The government had given into their demands and agreed to revoke the licence for Canadian mining firm Bear Creek to open its Santa Ana silver mine in the area; as well, it halted all new mining concessions in Puno province for 36 months. The unrest ended with the agreement Saturday, narrowly averting a repeat of a bloody conflict the day before, when police killed at least five demonstrators at the airport.

While the breakthrough agreement stopped further bloodshed, it casts doubts on other resource operations in Peru, a nation that relies heavily on foreign investment and receives about 70 per cent of its GDP from the mining industry. Peru is South America’s fastest-growing economy, driven by surging commodity prices, but the rural poor have benefited little from mining and complain it contaminates their water and crops. The incoming government must balance the interests of international resource firms, whose production is a huge source of national wealth, alongside those of protesters who argue mines have a devastating impact on the environment.

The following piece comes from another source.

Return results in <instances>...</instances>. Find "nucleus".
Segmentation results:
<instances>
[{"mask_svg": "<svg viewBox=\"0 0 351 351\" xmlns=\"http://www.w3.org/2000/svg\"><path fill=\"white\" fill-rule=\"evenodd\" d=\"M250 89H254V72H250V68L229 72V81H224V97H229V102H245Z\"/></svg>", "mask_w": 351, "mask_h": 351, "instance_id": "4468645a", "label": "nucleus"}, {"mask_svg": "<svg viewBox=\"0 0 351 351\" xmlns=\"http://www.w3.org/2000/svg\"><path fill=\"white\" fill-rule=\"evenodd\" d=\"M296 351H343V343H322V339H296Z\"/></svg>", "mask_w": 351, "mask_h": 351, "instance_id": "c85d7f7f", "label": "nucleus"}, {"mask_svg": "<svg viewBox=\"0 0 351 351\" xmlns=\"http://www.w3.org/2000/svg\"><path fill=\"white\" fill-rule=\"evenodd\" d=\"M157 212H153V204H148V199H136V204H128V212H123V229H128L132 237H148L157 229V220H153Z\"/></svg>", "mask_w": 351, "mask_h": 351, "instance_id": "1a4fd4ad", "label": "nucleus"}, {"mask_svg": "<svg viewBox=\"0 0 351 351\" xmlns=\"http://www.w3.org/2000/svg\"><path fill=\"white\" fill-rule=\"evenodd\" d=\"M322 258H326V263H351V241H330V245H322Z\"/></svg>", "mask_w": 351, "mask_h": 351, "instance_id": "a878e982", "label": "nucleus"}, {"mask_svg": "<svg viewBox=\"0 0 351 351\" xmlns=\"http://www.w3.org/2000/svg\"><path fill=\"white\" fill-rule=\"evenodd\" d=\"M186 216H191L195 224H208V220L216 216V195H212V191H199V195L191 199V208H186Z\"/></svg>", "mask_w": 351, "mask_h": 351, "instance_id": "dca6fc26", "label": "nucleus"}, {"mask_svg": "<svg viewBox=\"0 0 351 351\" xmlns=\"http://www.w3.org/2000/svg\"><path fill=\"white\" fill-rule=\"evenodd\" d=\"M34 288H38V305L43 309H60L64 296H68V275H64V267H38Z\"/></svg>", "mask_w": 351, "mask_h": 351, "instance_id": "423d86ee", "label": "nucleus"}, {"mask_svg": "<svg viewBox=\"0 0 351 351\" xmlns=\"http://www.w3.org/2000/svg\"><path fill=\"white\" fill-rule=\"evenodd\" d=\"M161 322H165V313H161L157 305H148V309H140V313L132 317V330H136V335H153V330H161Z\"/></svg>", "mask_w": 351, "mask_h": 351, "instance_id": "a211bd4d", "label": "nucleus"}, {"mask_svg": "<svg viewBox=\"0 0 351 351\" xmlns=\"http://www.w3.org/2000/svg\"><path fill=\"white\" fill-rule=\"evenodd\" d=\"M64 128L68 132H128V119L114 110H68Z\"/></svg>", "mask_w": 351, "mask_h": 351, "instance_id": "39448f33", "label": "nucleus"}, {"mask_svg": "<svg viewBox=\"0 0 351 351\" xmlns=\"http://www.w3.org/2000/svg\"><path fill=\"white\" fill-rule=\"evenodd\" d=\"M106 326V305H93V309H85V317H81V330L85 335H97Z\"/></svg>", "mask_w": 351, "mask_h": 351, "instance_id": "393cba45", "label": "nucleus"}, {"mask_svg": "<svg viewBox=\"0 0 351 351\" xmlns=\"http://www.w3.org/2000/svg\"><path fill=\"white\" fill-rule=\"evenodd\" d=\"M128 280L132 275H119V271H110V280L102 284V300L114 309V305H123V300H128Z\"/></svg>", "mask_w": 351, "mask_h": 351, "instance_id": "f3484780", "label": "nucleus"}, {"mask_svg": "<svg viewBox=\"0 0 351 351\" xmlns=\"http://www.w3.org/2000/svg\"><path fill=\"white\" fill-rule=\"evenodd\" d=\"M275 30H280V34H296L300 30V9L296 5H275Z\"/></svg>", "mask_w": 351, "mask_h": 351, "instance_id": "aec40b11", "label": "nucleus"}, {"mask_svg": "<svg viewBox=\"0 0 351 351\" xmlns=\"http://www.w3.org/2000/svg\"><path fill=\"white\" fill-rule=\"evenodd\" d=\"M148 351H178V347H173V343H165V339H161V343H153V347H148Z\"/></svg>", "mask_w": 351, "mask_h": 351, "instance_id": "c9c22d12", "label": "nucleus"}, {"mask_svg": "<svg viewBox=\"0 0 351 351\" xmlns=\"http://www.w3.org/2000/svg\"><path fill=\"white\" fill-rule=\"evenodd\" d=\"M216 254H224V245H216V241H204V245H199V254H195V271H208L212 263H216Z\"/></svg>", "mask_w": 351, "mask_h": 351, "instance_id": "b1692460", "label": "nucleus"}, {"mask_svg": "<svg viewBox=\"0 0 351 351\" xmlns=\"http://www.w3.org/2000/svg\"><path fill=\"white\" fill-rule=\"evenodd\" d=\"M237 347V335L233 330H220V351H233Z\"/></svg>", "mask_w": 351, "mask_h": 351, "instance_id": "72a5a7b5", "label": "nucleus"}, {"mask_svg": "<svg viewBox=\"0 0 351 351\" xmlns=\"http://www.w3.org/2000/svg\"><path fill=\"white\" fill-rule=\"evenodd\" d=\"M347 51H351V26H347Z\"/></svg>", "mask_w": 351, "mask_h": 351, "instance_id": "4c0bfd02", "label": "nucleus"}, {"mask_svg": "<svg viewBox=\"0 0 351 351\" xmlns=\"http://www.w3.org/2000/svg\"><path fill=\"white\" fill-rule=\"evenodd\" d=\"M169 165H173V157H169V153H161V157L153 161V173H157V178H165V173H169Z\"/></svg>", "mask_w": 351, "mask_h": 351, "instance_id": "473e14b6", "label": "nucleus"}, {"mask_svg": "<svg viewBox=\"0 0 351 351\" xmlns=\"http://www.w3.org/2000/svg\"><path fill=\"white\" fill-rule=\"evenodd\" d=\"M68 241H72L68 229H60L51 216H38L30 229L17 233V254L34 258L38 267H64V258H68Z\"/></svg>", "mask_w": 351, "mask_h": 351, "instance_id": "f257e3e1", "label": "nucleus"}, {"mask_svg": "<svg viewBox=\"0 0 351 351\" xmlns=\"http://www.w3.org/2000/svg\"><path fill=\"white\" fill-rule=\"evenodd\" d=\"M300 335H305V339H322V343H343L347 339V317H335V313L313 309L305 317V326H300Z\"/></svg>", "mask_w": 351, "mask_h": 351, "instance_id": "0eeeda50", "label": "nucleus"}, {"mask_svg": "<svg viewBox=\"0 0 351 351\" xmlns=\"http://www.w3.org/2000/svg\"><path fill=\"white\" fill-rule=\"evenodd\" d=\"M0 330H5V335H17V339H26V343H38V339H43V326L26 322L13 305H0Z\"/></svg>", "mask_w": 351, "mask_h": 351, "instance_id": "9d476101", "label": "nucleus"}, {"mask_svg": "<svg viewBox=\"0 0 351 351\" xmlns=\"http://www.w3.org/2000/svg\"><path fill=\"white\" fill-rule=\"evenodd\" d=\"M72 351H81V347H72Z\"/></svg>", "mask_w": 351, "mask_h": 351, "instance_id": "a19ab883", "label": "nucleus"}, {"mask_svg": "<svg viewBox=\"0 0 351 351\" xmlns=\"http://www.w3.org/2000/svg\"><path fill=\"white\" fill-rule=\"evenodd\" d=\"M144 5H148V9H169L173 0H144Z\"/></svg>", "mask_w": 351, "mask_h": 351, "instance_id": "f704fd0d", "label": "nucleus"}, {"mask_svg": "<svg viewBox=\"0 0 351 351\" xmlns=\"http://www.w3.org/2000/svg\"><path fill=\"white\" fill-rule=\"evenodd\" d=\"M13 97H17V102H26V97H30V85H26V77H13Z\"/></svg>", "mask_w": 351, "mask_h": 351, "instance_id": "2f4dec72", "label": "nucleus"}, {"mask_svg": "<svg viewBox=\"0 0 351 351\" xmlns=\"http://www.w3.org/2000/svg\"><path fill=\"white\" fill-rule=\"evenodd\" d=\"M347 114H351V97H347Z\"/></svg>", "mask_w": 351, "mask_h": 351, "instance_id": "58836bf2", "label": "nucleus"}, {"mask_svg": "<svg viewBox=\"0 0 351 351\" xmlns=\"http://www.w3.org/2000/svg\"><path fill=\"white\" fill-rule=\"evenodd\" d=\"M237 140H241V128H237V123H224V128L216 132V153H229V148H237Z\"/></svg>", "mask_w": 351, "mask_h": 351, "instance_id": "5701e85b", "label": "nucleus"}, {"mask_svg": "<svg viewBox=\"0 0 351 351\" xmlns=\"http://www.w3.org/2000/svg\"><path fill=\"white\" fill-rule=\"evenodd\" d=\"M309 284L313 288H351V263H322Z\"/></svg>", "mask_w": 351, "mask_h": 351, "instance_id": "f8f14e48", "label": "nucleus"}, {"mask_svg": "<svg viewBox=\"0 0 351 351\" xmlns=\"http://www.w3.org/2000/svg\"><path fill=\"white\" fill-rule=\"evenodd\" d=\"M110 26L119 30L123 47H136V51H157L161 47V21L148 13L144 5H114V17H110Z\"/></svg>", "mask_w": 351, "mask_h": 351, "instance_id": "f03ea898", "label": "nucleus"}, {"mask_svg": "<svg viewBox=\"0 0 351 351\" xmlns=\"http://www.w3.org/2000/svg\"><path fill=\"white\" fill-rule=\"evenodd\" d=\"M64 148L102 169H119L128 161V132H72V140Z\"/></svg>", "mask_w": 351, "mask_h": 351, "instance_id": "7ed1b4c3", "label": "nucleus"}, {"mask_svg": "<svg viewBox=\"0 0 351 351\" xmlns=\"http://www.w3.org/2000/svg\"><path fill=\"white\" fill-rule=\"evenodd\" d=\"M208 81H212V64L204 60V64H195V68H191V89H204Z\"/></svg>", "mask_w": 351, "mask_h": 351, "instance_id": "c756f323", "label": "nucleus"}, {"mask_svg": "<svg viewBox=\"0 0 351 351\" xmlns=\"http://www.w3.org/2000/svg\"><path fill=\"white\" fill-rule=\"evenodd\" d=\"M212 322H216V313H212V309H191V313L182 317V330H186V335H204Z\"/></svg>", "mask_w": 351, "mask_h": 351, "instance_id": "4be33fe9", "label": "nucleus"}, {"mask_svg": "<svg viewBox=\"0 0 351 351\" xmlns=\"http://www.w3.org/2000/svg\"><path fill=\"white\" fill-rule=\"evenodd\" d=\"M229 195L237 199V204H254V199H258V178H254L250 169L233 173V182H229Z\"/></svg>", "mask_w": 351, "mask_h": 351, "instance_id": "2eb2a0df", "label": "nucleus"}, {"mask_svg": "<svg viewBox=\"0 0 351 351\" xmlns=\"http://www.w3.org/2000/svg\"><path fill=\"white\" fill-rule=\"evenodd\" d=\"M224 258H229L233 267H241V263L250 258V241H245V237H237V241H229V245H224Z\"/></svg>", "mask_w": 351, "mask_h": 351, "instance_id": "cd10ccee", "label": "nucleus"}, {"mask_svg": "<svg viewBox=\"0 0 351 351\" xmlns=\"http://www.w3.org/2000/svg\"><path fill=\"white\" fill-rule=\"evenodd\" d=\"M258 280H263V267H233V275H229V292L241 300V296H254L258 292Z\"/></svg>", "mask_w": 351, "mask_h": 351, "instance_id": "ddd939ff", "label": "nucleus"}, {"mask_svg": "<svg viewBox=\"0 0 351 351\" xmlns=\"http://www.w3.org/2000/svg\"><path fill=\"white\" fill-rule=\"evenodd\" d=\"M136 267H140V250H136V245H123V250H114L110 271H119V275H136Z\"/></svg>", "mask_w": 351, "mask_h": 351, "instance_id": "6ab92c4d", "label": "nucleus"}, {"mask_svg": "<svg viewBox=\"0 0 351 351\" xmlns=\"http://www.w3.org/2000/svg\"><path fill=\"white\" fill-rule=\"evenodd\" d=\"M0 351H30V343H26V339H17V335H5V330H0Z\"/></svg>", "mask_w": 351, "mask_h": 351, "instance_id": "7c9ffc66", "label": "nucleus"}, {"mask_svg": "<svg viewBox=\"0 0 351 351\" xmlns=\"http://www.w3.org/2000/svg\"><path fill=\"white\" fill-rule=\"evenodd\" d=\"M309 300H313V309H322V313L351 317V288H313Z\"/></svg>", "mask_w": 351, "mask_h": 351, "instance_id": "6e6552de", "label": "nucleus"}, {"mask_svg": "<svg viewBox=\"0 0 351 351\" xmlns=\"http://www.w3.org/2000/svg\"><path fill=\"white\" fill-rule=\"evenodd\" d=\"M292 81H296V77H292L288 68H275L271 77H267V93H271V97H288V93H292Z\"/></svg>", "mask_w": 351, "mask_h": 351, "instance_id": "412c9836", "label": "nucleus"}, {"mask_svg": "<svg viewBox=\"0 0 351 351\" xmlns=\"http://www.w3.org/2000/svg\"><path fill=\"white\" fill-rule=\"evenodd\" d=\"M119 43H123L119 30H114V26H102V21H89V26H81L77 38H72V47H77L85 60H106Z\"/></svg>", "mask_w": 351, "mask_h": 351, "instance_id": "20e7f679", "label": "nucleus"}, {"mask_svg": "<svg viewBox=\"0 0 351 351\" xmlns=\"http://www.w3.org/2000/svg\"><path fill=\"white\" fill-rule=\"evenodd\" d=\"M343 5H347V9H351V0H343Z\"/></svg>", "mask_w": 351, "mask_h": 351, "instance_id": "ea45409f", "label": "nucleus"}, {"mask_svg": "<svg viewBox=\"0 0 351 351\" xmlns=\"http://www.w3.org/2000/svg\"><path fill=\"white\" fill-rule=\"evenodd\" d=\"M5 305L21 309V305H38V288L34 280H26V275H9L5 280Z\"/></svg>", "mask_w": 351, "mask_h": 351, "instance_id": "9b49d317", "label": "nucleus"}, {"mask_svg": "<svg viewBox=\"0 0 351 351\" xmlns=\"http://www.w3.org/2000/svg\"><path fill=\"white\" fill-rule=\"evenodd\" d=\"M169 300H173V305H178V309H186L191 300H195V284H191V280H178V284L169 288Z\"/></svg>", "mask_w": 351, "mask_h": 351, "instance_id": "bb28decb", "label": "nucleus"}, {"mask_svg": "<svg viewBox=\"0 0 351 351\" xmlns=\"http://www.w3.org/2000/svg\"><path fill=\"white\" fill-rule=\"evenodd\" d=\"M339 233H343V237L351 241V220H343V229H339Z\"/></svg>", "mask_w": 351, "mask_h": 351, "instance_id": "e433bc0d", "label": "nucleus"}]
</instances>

“Perceived protester success in the Puno region has the potential to empower a more broad-based anti-mining movement in the country, causing investor uncertainty over the security of exploration and mining concessions throughout Peru,” BMO Nesbitt Burns analyst Andrew Kaip said in a report on Sunday

The recently approved Santa Ana project in southern Peru has become a symbol for thousands of protesters opposed to mining and energy projects in the run-up to the recent election, which was won by left-wing nationalist and former army rebel Ollanta Humala. Protesters are using forceful demonstrations to pressure Mr. Humala’s administration as it decides on changes to legislation for resource firms after it takes office on July 28. Outgoing president Alan Garcia told reporters on the weekend that “dark political interests” were to blame for the deadly clashes in Puno province, which is in the southeastern region of the country.

With his presidency nearing an end, it is widely believed that Mr. Garcia gave into the demands to avoid the violence escalating under his watch and instead chose to pass the problem over to Mr. Humala

Edwin Gallegos Pasco, dean of the engineering faculty at the regional University of Altiplano, said the protests will only reduce development in the region. He argues that the formal mines bring development and less contamination than the informal mining, which will increase in place of the foreign-run mines.

Prof. Pasco believes, though, that the government is to blame for the protests, saying there is a lack of education about mining. He argues that the government should be informing the people in “peaceful times” how the contamination levels are lower in multinational mines than in smaller independent mines.

“The government always waits till it’s too late and there is a problem,” says Prof. Pasco adding that the government needs to use the income from mines more efficiently. “Their mismanagement of the economy is also to blame for the protests.”